Traditionally, writers and poets have been some of the most emotional people in society. In my past I’ve tried to be stoic, not getting too emotional about things, but the older I get, the more emotional I become. This can be a good thing because it develops compassion and empathy, a love for other people, even when you don’t know them. The truth is, I’ve always been an emotional person, I just tried to hide it. These days however, there’s no hiding it. The other day I watched a video of a donkey greeting the women who raised him, whom he hadn’t seen in a long time and I had tears running down my cheeks. Tears! Part of the issue with that particular video was the donkey. I have a great love for animals. Especially domesticated animals. I love all animals but I feel more affinity toward domesticated animals due to their underdog status. They’re not free. We keep them in fences and cages. We keep them tied up. We teach them to obey.
But I’m not writing about animals today, I’m writing about people. I love the underdog. The ones who are kept back, beaten down, taken advantage of, left behind. Those underdogs. And I root for them. Usually the underdogs have the non traditional ideas. The ideas of compassion and empathy. The ideas that cause other people to squirm and feel uncomfortable. The emotional ideas. Like loving your neighbor, and sharing what you have to help others. Others that you don’t even know. The ones who cry at other people’s pain.
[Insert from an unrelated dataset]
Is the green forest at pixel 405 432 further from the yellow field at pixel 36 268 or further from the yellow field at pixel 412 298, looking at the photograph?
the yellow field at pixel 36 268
When I was a kid, and forced to participate in phys ed class, whenever we did team sports I always rooted for the other team. I didn’t want to celebrate a victory because it felt like rubbing it in the faces of those who lost. Which is strange because when the other team won and celebrated their win, I didn’t feel like they were rubbing it in my face that I lost. I just didn’t want to win over someone else. I cared about the underdog. Even if it was me, I guess. So yeah, I guess I’ve been an emotional wreck my whole life. But I wouldn’t trade it for anything. I can’t imagine what it’s like not to feel. Not to care. And I don’t want to know. I’m perfectly happy getting teared up over an animal video. Or over people in cages.
In the political climate we find ourselves in today, we need more underdogs. We need more writers and poets. We need more compassion and empathy. We need more people to get fired up and use their energy for change. The emotionless are trying to take over. Trying to cover the land in a blanket of fear and we can’t let them do that. We need to remember the basic principals of goodness and decency. We need to care, even to the point of tears running down our cheeks. And beyond.